◆ What this task involves ◆
Extend the passage below on the plastic hinge verification results by writing what comes after its final sentence.

◆ Exercise text ◆
+++
5 Results of the verification plan (macromodels versus experiments)
For each flexural PH, Table 5 shows the application of the proposed lp technique (Fig. 3) to determine the lp value and the failure mode for each flexural PH in three sample models F-B-1S-01, F-B-1S-04, and F-B-2S. The highlighted cells show the chosen \({l}_{p}\) (\({l}_{p}^{A}\), \({l}_{p}^{B}\), \({l}_{p}^{C}\) or \({l}_{p}^{D}\)) for each PH. It is evident that different formulas were used in the same frame. For example, \({l}_{p}^{C}\) and \({l}_{p}^{D}\) were used for F-B-1S-01, whereas \({l}_{p}^{A}\), \({l}_{p}^{C}\) and \({l}_{p}^{D}\) were used for F-B-1S-04. Also, it is noticeable that smaller \({l}_{p}\) was used for the PHs of the left column that was under smaller compressive stress (smaller \(r\) or negative) unlike the right column whose PHs showed lager \({l}_{p}\). For the models F-B-1S-02, F-B-1S-03 and F-B-1S-04, the failure mode of all the PHs was flexural (F; \(k<0\)). For model F-B-1S-01, flexural failure mode with significant shear deformation (\(\overline{\mathrm{F}}\)) was monitored because \(0<k<0.5\). Shear failure mode (S) was recorded for the beams of F-B-2S model because their transverse reinforcement was very weak compared with a large actual shear stress (\(k>0.5\)). For F-B-4S3D model, all the four \({l}_{p}\) formulas (\({l}_{p}^{A}\), \({l}_{p}^{B}\), \({l}_{p}^{C}\) and \({l}_{p}^{D}\)) were used.
+++
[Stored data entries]
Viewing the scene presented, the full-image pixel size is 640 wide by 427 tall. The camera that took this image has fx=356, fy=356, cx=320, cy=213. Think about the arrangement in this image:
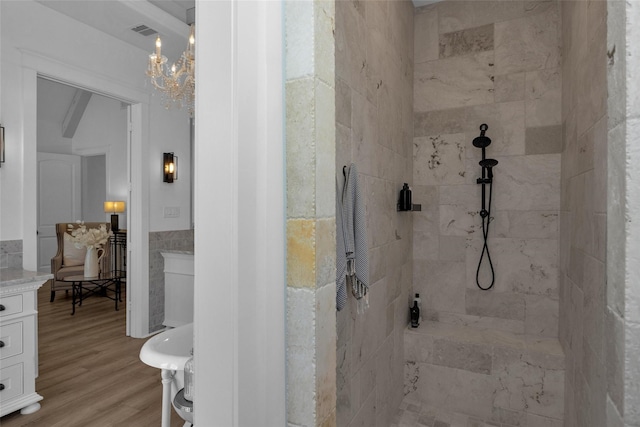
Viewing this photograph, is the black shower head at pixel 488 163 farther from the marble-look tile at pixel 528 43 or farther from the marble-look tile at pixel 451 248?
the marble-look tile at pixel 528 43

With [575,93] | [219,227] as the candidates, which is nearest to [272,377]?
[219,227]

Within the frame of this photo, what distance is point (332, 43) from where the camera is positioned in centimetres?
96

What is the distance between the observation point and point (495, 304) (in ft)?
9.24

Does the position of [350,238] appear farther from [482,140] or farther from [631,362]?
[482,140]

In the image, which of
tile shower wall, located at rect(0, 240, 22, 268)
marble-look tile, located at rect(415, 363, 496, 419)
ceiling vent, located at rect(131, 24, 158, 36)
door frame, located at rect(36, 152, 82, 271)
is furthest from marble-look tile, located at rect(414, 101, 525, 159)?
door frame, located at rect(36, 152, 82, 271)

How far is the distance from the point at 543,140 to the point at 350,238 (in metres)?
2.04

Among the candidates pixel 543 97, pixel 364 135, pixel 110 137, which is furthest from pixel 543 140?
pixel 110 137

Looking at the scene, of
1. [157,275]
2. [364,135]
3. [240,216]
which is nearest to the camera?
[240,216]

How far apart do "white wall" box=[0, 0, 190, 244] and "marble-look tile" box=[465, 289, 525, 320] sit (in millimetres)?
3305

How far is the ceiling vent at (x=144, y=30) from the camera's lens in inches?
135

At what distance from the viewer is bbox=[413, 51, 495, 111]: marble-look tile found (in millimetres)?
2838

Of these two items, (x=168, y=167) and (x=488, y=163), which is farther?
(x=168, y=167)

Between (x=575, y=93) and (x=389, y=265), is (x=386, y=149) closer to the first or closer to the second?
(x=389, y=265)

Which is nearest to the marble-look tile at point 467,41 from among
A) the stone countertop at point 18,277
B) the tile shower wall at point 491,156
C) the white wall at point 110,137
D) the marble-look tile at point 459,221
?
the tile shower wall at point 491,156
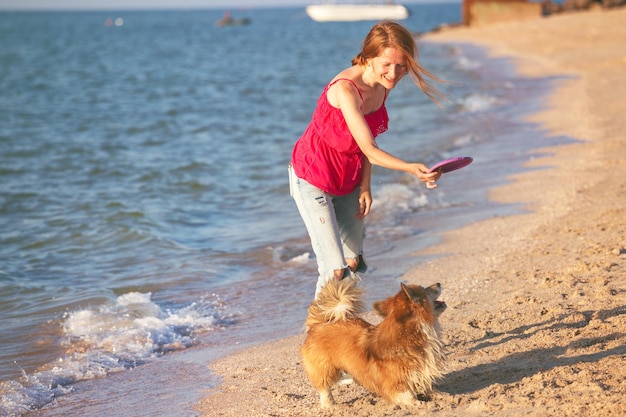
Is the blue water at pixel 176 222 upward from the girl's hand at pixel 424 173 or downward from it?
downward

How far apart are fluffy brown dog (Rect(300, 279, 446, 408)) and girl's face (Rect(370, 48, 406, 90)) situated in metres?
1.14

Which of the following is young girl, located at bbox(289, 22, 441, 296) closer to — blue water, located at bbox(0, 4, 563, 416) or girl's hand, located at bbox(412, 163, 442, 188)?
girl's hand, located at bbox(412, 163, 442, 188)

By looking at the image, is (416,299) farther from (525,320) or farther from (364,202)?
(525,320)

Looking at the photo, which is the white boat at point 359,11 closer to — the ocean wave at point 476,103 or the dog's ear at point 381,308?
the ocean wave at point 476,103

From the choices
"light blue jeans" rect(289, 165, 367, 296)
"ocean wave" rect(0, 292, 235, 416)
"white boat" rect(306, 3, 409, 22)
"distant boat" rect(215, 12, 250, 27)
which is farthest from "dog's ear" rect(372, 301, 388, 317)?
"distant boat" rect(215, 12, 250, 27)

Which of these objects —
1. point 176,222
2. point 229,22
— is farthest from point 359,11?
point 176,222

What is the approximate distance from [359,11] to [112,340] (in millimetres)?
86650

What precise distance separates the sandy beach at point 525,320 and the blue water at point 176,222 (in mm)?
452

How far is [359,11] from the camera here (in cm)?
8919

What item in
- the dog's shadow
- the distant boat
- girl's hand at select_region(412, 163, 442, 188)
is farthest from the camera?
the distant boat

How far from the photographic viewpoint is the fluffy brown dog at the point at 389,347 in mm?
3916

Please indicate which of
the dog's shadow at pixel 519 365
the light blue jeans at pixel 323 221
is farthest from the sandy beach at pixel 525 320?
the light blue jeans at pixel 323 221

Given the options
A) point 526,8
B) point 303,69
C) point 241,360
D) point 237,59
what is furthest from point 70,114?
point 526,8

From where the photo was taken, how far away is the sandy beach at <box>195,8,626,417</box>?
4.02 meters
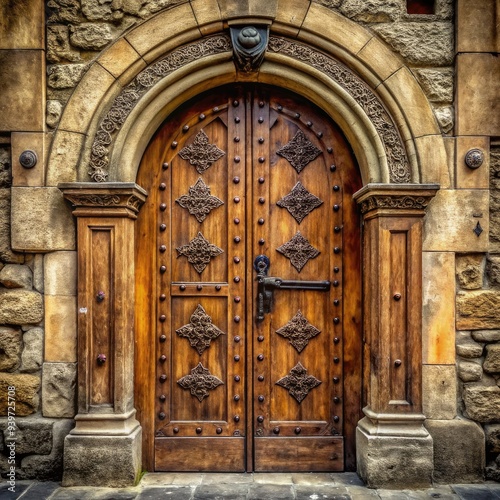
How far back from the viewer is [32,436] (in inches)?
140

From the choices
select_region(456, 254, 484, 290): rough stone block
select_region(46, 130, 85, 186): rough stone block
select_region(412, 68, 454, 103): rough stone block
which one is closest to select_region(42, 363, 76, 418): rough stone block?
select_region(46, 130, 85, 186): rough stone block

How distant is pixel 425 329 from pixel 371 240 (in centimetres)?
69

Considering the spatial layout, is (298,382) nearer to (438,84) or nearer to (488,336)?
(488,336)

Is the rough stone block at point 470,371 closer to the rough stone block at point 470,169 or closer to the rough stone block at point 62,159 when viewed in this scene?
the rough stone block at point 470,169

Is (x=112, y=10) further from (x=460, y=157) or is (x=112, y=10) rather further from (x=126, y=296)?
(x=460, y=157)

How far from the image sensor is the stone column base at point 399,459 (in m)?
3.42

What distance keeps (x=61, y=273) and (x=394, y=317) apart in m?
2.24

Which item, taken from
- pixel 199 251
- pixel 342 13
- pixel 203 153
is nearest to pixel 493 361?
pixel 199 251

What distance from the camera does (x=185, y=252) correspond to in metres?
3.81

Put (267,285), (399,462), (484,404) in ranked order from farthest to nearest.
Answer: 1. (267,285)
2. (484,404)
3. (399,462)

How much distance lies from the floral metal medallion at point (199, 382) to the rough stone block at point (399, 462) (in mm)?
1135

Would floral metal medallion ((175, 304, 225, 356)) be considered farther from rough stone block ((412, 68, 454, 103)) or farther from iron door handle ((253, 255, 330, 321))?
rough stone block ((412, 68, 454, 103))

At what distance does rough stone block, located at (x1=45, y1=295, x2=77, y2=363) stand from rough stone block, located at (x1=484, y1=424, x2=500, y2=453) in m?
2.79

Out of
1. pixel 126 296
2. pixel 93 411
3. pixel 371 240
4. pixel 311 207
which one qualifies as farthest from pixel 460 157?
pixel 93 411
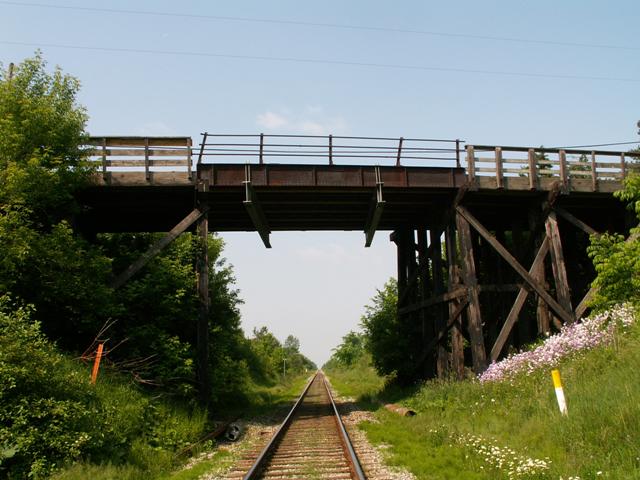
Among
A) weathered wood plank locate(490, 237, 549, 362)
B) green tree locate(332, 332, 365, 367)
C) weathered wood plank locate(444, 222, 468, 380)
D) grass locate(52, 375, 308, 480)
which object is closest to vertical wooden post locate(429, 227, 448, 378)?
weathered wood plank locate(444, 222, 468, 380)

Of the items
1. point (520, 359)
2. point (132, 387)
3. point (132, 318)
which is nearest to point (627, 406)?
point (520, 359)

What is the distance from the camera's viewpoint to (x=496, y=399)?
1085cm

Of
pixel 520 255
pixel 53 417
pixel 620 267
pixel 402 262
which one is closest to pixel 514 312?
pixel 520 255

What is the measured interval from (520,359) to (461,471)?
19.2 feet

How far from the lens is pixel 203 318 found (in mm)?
+++
◆ Answer space ◆
The studied eight one-story models (four bare and four MIW frames; Fig. 5) were analyzed eleven times using the eleven \({l}_{p}\) formulas introduced in Table 1, respectively. Following the common practice, each \({l}_{p}\) formula was used for all the flexural PHs in the same frame in a separate run. These trials led to drive the \({l}_{p}\) technique presented in Sect. 3.1.2 and Fig. 3. The results of the eleven trials (representing the common practice) and the response of the proposed \({l}_{p}\) technique compared with the reference experiment were shown in Fig. 8 for sample two bare models (F-B-1S-01 and F-B-1S-02) and two MIW models (F-M-1S-01 and F-M-1S-02). It was observed that the initial stiffness of the frame decreases as \({l}_{p}\) increases. Figure 8 revealed that the result of the proposed \({l}_{p}\) technique matched the experimental result better than any of those achieved using the common practice. The average error in ultimate lateral load of the four bare models and the four MIW models ranged from 11.3% to 21.1% and from 3.5% to 11.1%, respectively, for the eleven formulas. Contrariwise, the proposed \({l}_{p}\) technique resulted in an average error of 9.2% and 3.6% for the four bare models and the four MIW models, respectively.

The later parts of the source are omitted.